Nouvelle vague de licenciements chez Ubisoft : en l’espace d’une semaine, environ 130 employés ont dû quitter l’éditeur français. L’un des studios concernés venait tout juste de se syndiquer.
Ubisoft procède à une nouvelle vague de licenciements. Après un exercice 2024 désastreux, l’éditeur français avait annoncé début 2025 un programme d’économies rigoureux d’environ 200 millions d’euros. Plusieurs vagues de licenciements ont suivi, et les studios de San Francisco, Osaka et Leamington ont été complètement fermés.
Certes, la situation financière d’Ubisoft s’est nettement améliorée depuis : les résultats financiers récemment publiés pour le premier semestre 2025/26 affichent un bénéfice d’exploitation de 27 millions d’euros. Grâce à un partenariat avec Tencent, Ubisoft a pu lever 1,16 milliard d’euros de capitaux frais.
Mais l’éditeur n’est pas encore tiré d’affaire. Il commence donc l’année civile 2026 par une vague de licenciements. Cette fois-ci, 126 employés répartis dans deux succursales différentes sont concernés. L’équipe de Halifax, au Canada, est particulièrement touchée. Le studio sera complètement fermé par la direction du groupe ; 71 emplois seront supprimés dans le cadre de cette mesure.
Licenciements peu après l’adhésion au syndicat
Particulièrement piquant : selon les médias canadiens, la majorité du personnel avait voté en faveur de l’adhésion à un syndicat quelques semaines seulement avant l’annonce de la fermeture du studio. Ubisoft a certes affirmé à GamesIndustry.biz que la fermeture était prévue depuis longtemps dans le cadre de mesures d’économie à l’échelle du groupe et n’avait rien à voir avec l’adhésion au syndicat, mais cette décision laisse néanmoins un goût amer.
Au Royaume-Uni, le développeur de GTA, Rockstar Games, doit actuellement faire face à l’accusation d’avoir licencié plus de 30 employés dans le but d’empêcher la création d’une section syndicale au sein de l’entreprise. Cette accusation a même été récemment examinée par le Parlement britannique.

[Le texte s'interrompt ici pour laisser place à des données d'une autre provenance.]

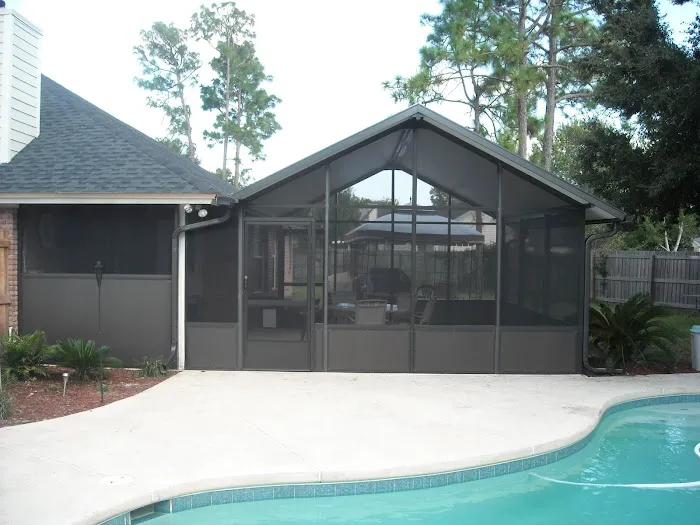 Kish Enclosures Inc. Picture 5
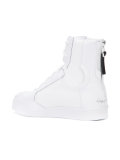 rear zip hi-tops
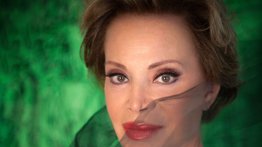 Paloma San Basilio llega este sábado #22Oct al Teatro Teresa Carreño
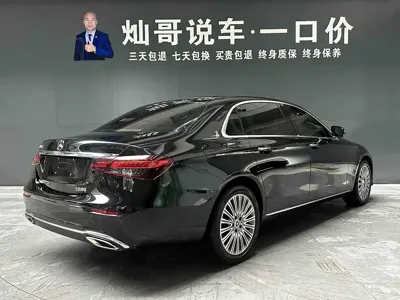 Mercedes-Benz E-Class 2022, 38000 км, за 38426.79 USD - фото 20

Certains des employés d’Ubisoft concernés ont déclaré à IGN qu’ils étaient dévastés, d’autant plus qu’ils venaient tout juste de décider de se syndiquer. Le syndicat CWA a déclaré : Nous examinons toutes les possibilités pour défendre les droits de nos membres.
Des suppressions d’emplois également chez les développeurs d’Outlaws
Des emplois sont également supprimés en Suède. Ubisoft a ainsi annoncé le licenciement de 55 employés du studio Massive Entertainment. L’équipe de Stockholm avait récemment développé pour l’éditeur les jeux d’action-aventure Star Wars: Outlaws et Avatar: Frontiers of Pandora.
Selon un e-mail interne dont dispose notamment Insider Gaming, ces licenciements ne seraient toutefois pas liés à leurs performances financières mitigées. Il s’agirait plutôt d’une mesure structurelle visant à préparer le studio pour l’avenir.
En octobre 2025, Ubisoft avait déjà mis en place un programme de licenciement pour les employés de Massive afin d’inciter le plus grand nombre possible d’entre eux à partir volontairement. Apparemment, le nombre de volontaires n’a pas été suffisant, de sorte que la direction a maintenant recours à des mesures coercitives.
Les licenciements actuels ne devraient toutefois pas modifier l’orientation à long terme du studio. Massive Entertainment devrait ainsi continuer à travailler pour Ubisoft sur la franchise The Division
et, outre un mode de tir d’extraction pour le deuxième volet de la série, également The Division 3 .
Massive apporte également son soutien à Ubisoft pour la technologie du client Ubisoft Connect et continue de travailler sur son propre moteur Snowdrop. Cependant, les expériences solo telles que SW: Outlaws et Avatar devraient prendre fin pour le moment en Suède.
Il est toutefois peu probable que la vague de licenciements actuelle soit la dernière chez Ubisoft. La direction a récemment annoncé son intention de maintenir son programme d’économies jusqu’en 2026. L’objectif fixé à 100 millions d’euros rend malheureusement très probables de nouveaux licenciements.